DATA PROVIDED: Begin

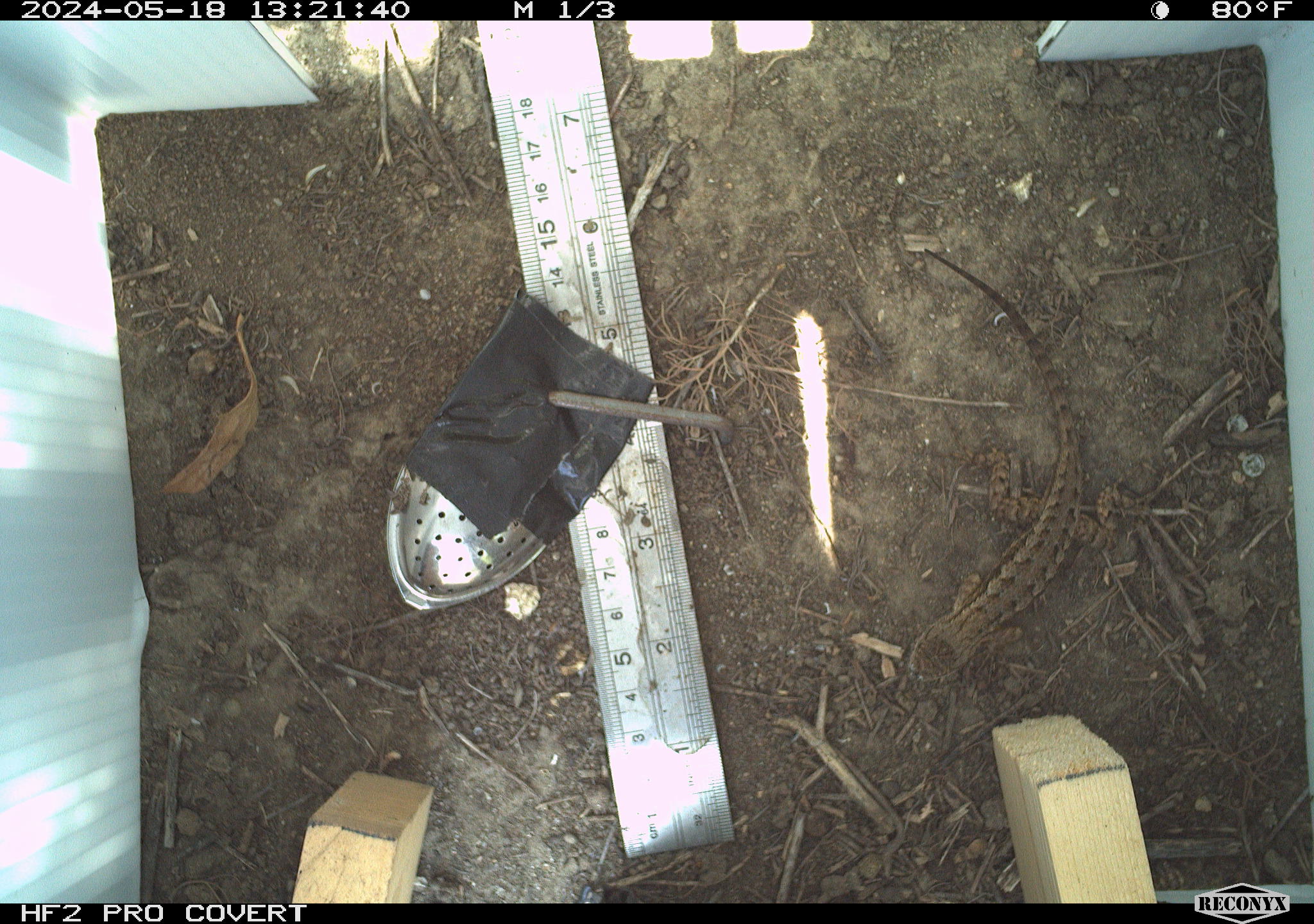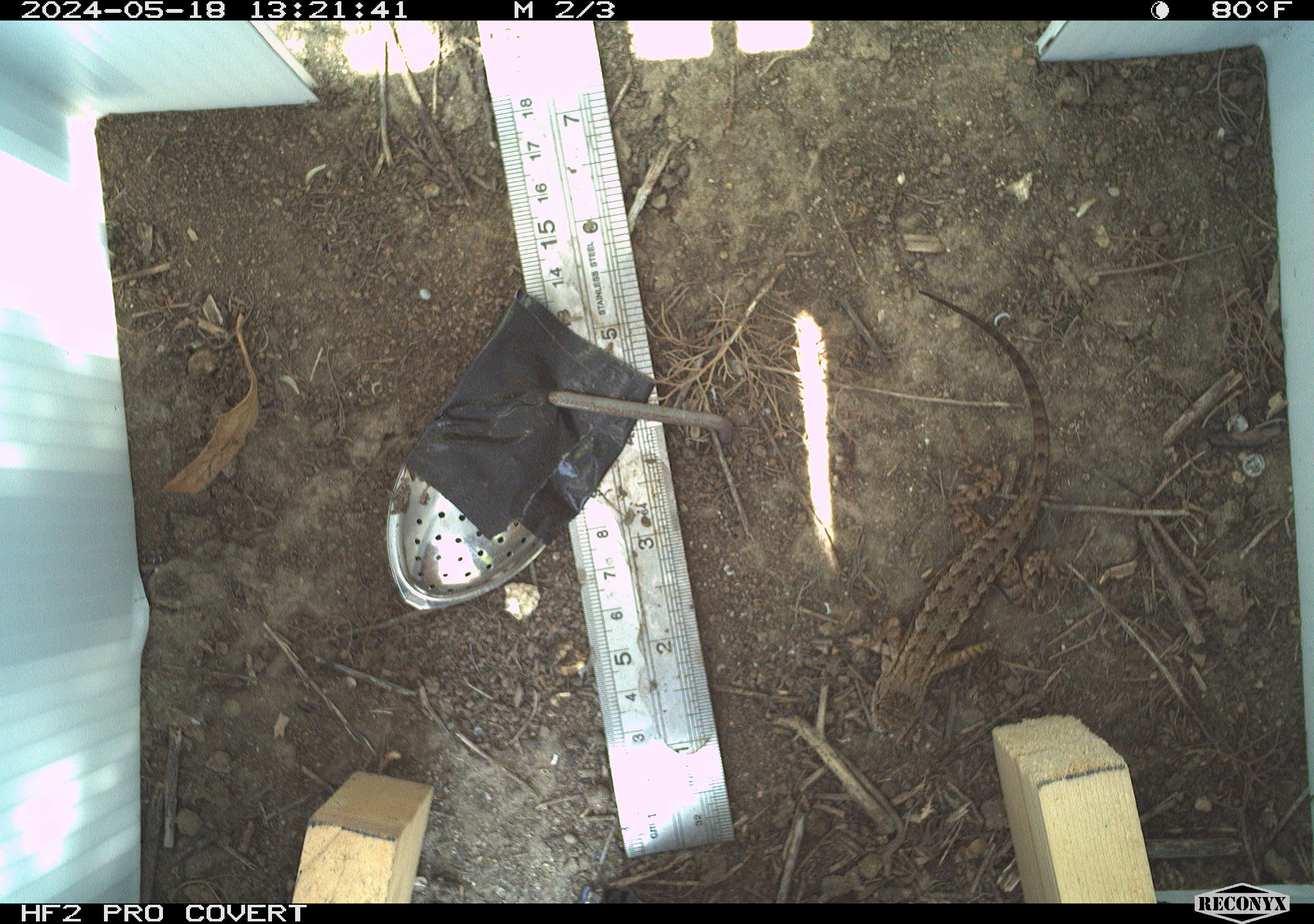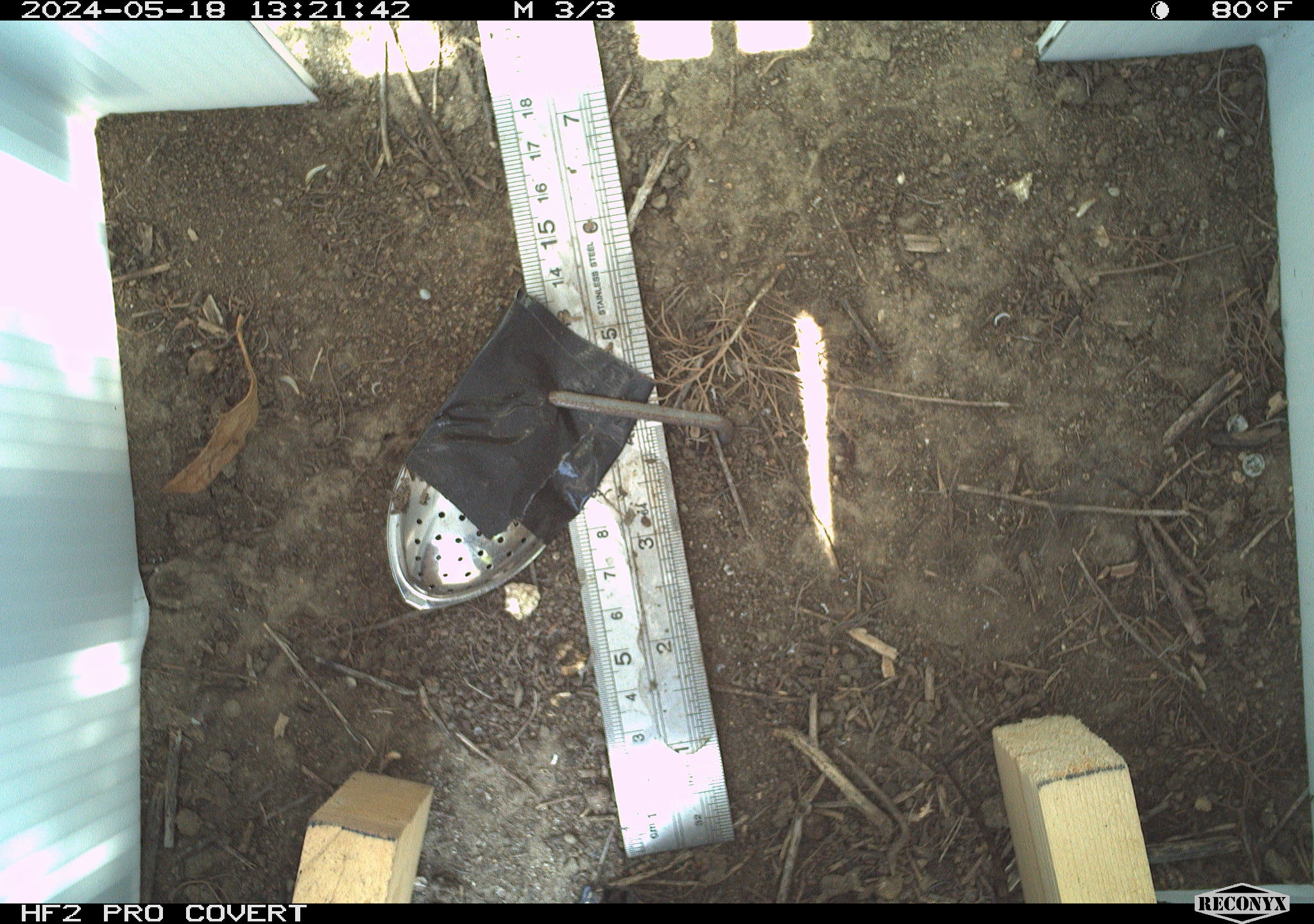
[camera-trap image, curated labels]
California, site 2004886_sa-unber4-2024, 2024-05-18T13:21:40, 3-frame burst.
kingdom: Animalia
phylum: Chordata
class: Reptilia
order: Squamata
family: Phrynosomatidae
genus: Sceloporus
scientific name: Sceloporus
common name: spiny lizards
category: sceloporus species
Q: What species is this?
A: Sceloporus species (spiny lizards) (Sceloporus).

DATA PROVIDED: End

The job here is to write out the records exactly, pictures excluded.

▸ **OUTPUT OF THE EXERCISE**:
[camera-trap image, curated labels]
California, site 2004886_sa-unber4-2024, 2024-05-18T13:21:40, 3-frame burst.
kingdom: Animalia
phylum: Chordata
class: Reptilia
order: Squamata
family: Phrynosomatidae
genus: Sceloporus
scientific name: Sceloporus
common name: spiny lizards
category: sceloporus species
Q: What species is this?
A: Sceloporus species (spiny lizards) (Sceloporus).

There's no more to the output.